## [Task details]
Reproduce all the entries precisely.

[Records]
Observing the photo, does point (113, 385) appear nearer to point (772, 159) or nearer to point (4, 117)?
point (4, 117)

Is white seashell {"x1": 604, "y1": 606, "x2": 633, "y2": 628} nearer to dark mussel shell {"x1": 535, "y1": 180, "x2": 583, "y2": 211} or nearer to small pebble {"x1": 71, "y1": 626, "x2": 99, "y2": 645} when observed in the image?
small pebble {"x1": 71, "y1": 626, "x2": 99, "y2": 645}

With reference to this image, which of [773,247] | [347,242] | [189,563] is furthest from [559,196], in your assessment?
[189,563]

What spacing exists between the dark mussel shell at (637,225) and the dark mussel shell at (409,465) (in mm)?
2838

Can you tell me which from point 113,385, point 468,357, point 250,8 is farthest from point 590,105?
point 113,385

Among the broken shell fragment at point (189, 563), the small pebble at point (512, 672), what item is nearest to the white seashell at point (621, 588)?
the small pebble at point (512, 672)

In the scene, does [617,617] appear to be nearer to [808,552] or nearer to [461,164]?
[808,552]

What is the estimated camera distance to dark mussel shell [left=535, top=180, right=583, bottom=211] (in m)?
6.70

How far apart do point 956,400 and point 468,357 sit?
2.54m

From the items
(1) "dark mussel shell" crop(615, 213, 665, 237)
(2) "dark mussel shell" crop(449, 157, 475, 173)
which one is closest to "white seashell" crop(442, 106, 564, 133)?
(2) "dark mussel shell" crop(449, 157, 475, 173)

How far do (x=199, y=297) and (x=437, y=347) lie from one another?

## [Result]
Observing the photo, does point (113, 385) appear nearer to point (772, 159) or nearer to point (4, 117)?
point (4, 117)

Is white seashell {"x1": 604, "y1": 606, "x2": 633, "y2": 628} nearer to dark mussel shell {"x1": 535, "y1": 180, "x2": 583, "y2": 211} or nearer to small pebble {"x1": 71, "y1": 626, "x2": 99, "y2": 645} when observed in the image?
small pebble {"x1": 71, "y1": 626, "x2": 99, "y2": 645}

With reference to this image, which of [773,247] | [347,242] | [189,563] is furthest from [559,196], in your assessment?
[189,563]

What spacing exists between the dark mussel shell at (637,225) and the dark mussel shell at (409,465) (in mm)?
2838

Can you tell me which from point 113,385, point 468,357, point 250,8 is farthest from point 590,105?
point 113,385

Among the broken shell fragment at point (189, 563), the small pebble at point (512, 672), what item is nearest to the white seashell at point (621, 588)?
the small pebble at point (512, 672)

In the scene, does [617,617] appear to be nearer to [808,552] or nearer to [461,164]?
[808,552]

What is the estimated camera distance to dark mussel shell [left=535, top=180, right=583, bottom=211] (in m)?
6.70

How far apart do point 956,400 and point 468,357 sit?
2.54m

From the items
(1) "dark mussel shell" crop(615, 213, 665, 237)
(2) "dark mussel shell" crop(449, 157, 475, 173)
which one is closest to "white seashell" crop(442, 106, 564, 133)?
(2) "dark mussel shell" crop(449, 157, 475, 173)

How far do (x=199, y=297) and (x=437, y=347) lie from one another?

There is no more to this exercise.